What you should do
Reproduce the records below exactly, leaving their images out.

(Saved data entries)

- - -

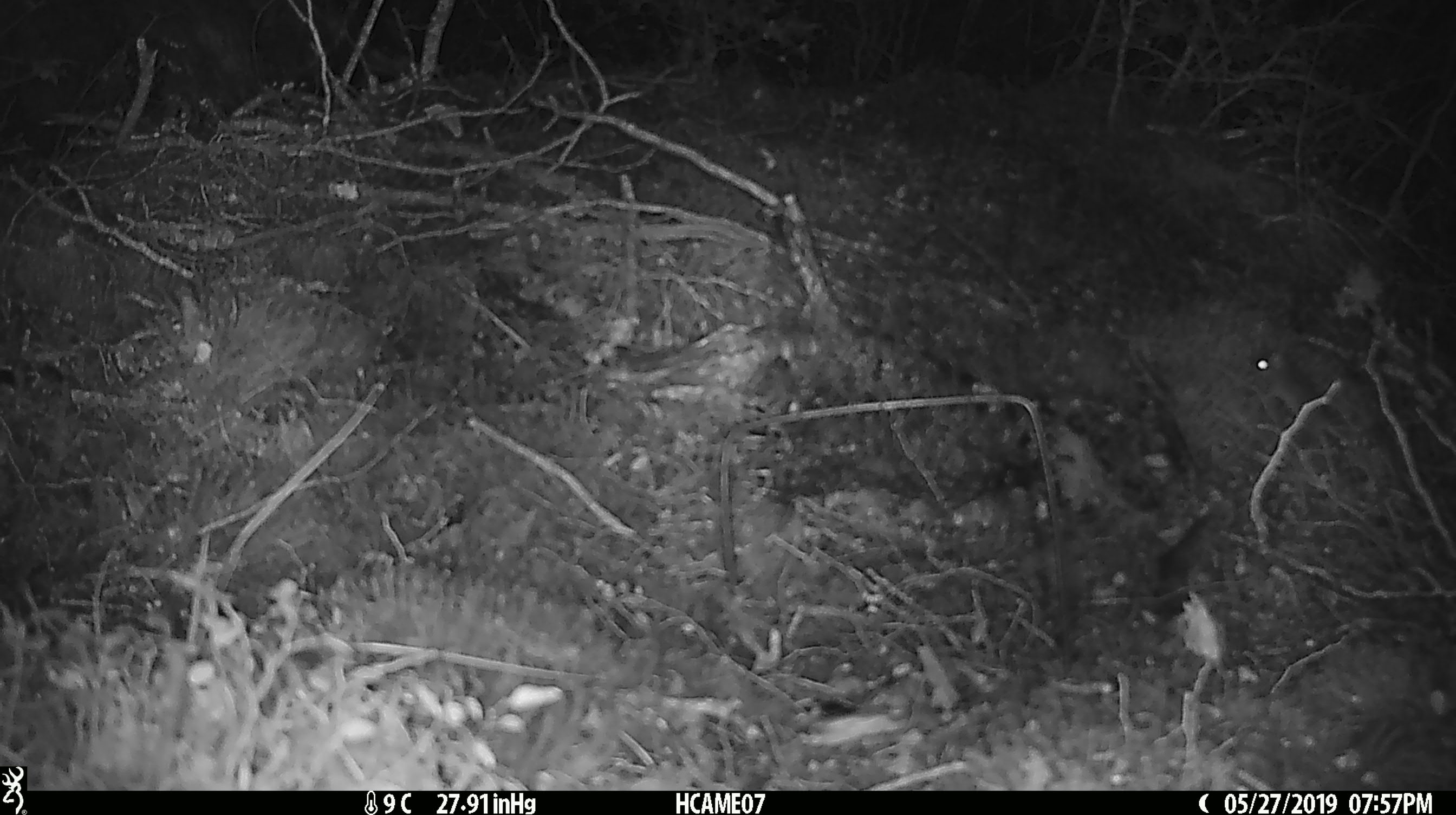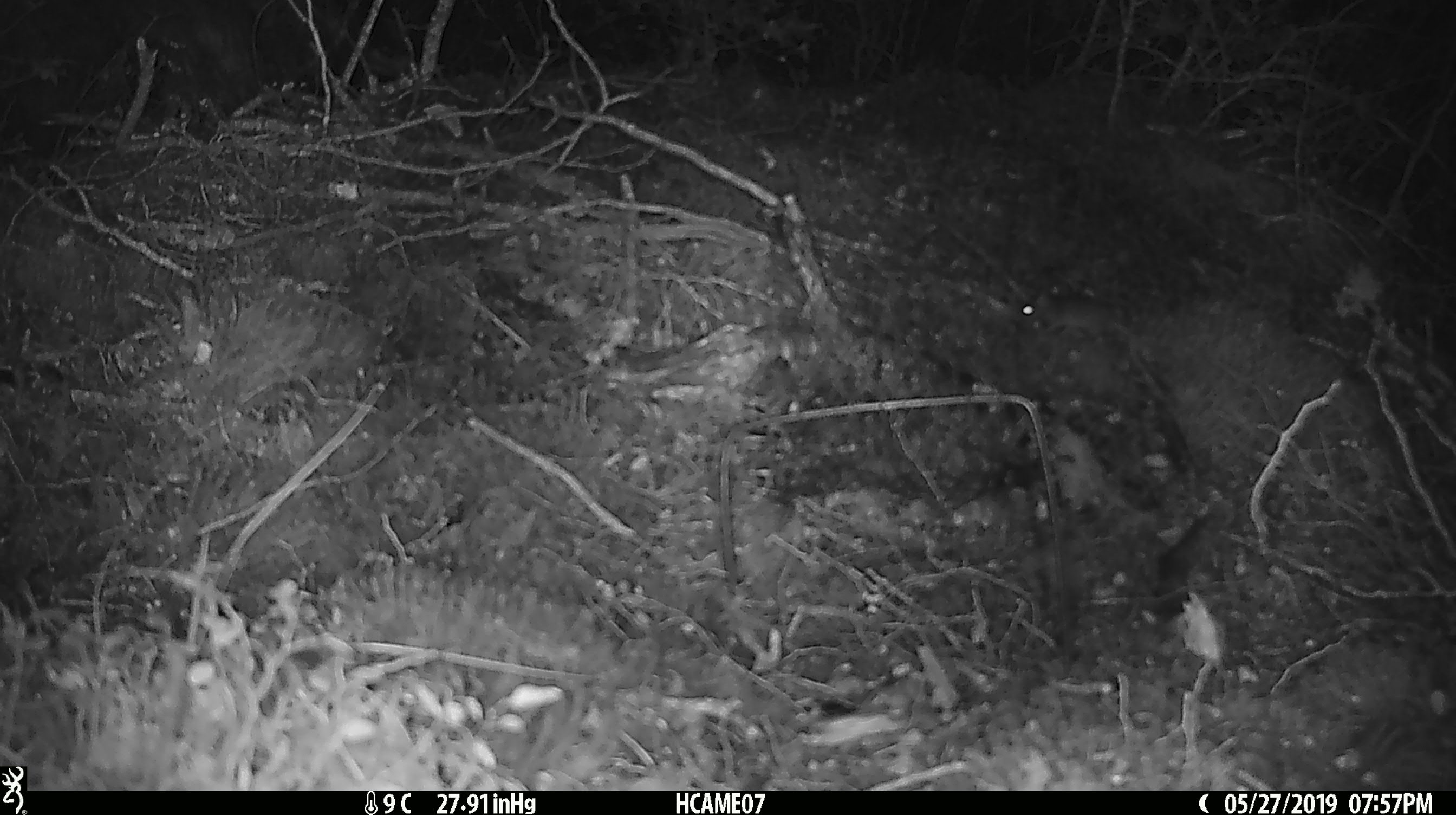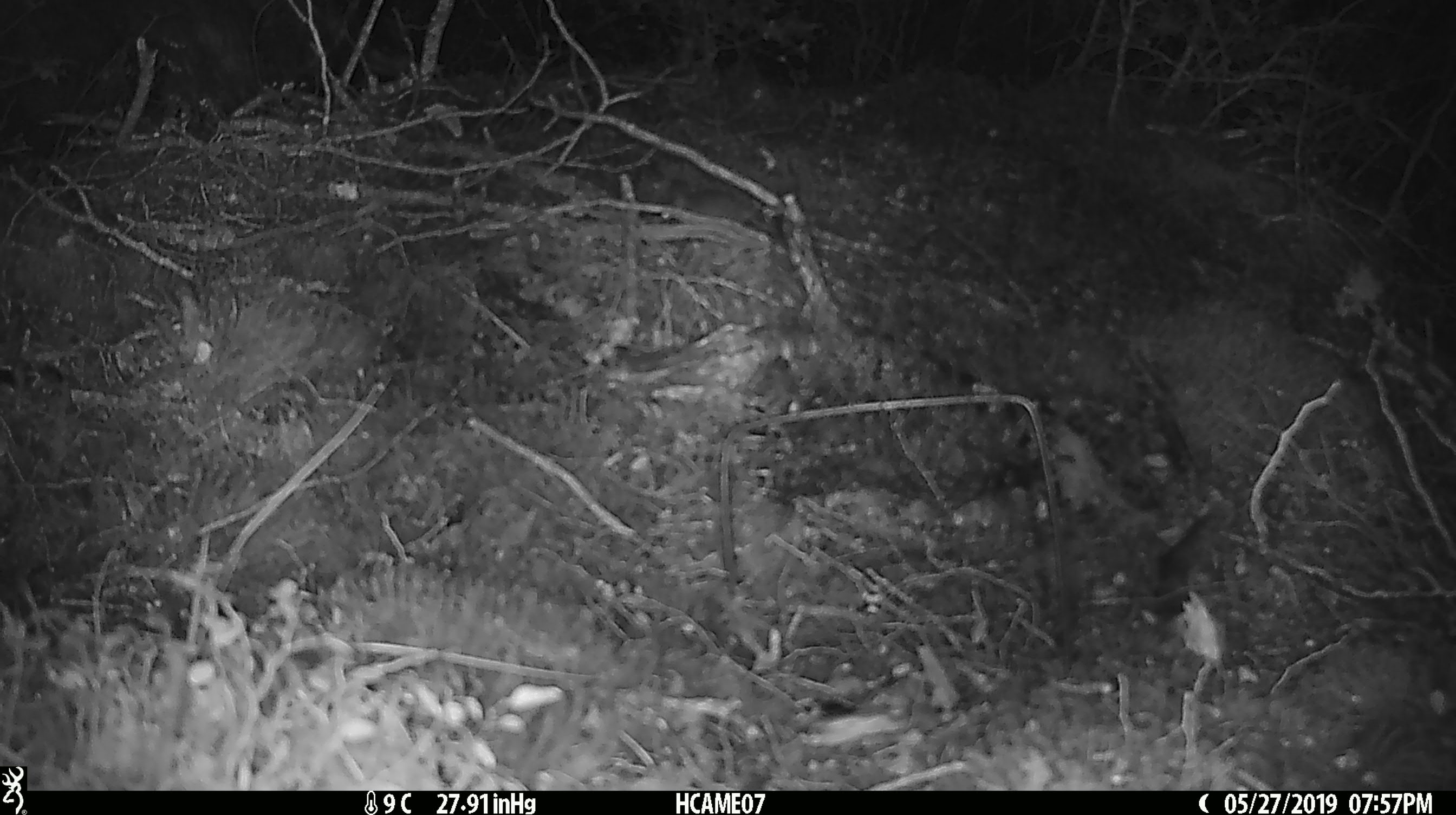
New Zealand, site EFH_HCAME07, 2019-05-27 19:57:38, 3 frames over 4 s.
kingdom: Animalia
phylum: Chordata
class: Mammalia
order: Rodentia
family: Muridae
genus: Mus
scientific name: Mus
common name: mouse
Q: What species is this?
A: Mouse (Mus).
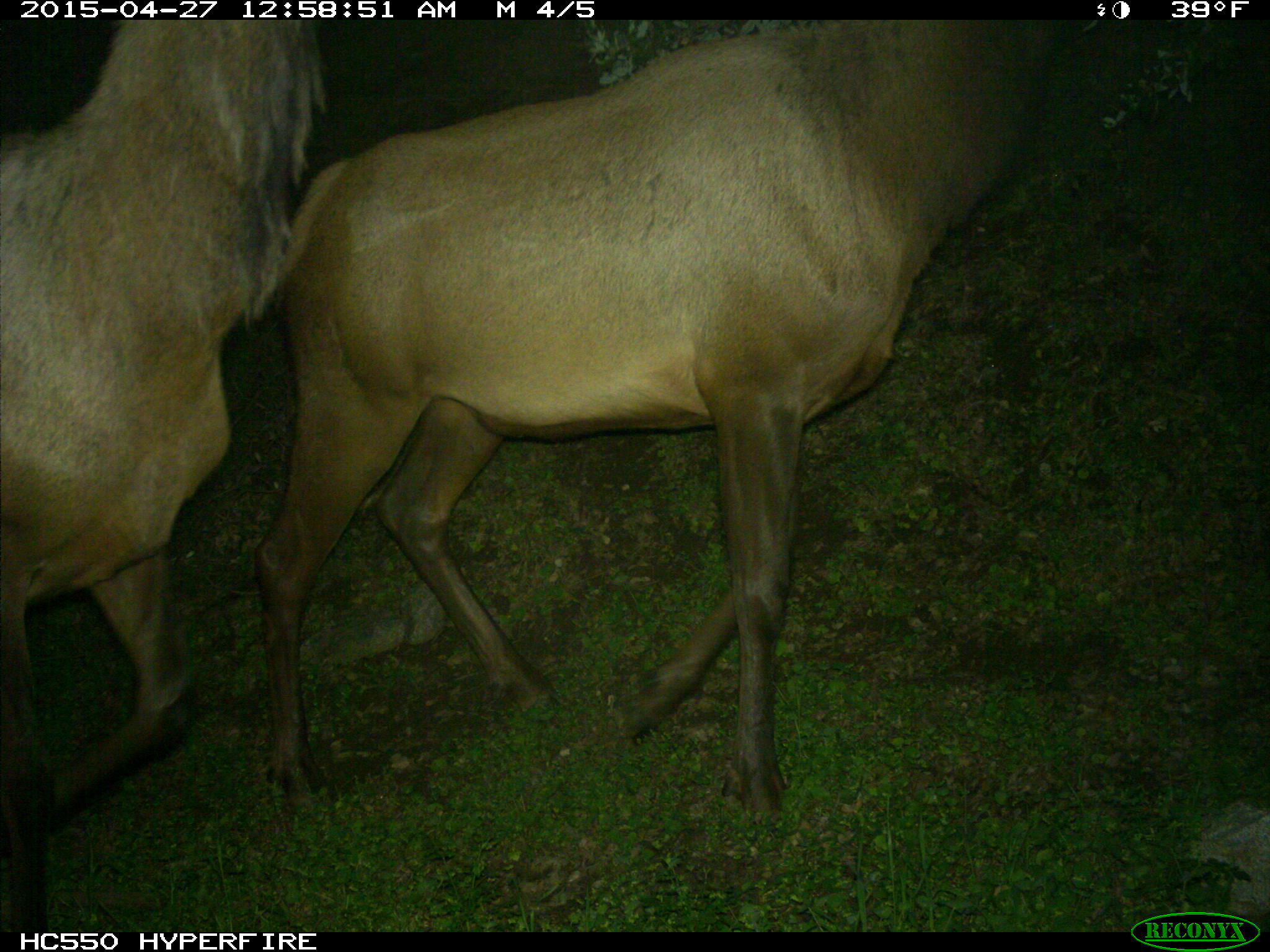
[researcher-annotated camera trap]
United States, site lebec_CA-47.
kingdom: Animalia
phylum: Chordata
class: Mammalia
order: Artiodactyla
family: Cervidae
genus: Cervus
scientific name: Cervus canadensis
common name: elk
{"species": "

- - -

Expected answer
New Zealand, site EFH_HCAME07, 2019-05-27 19:57:38, 3 frames over 4 s.
kingdom: Animalia
phylum: Chordata
class: Mammalia
order: Rodentia
family: Muridae
genus: Mus
scientific name: Mus
common name: mouse
Q: What species is this?
A: Mouse (Mus).
[researcher-annotated camera trap]
United States, site lebec_CA-47.
kingdom: Animalia
phylum: Chordata
class: Mammalia
order: Artiodactyla
family: Cervidae
genus: Cervus
scientific name: Cervus canadensis
common name: elk
{"species": "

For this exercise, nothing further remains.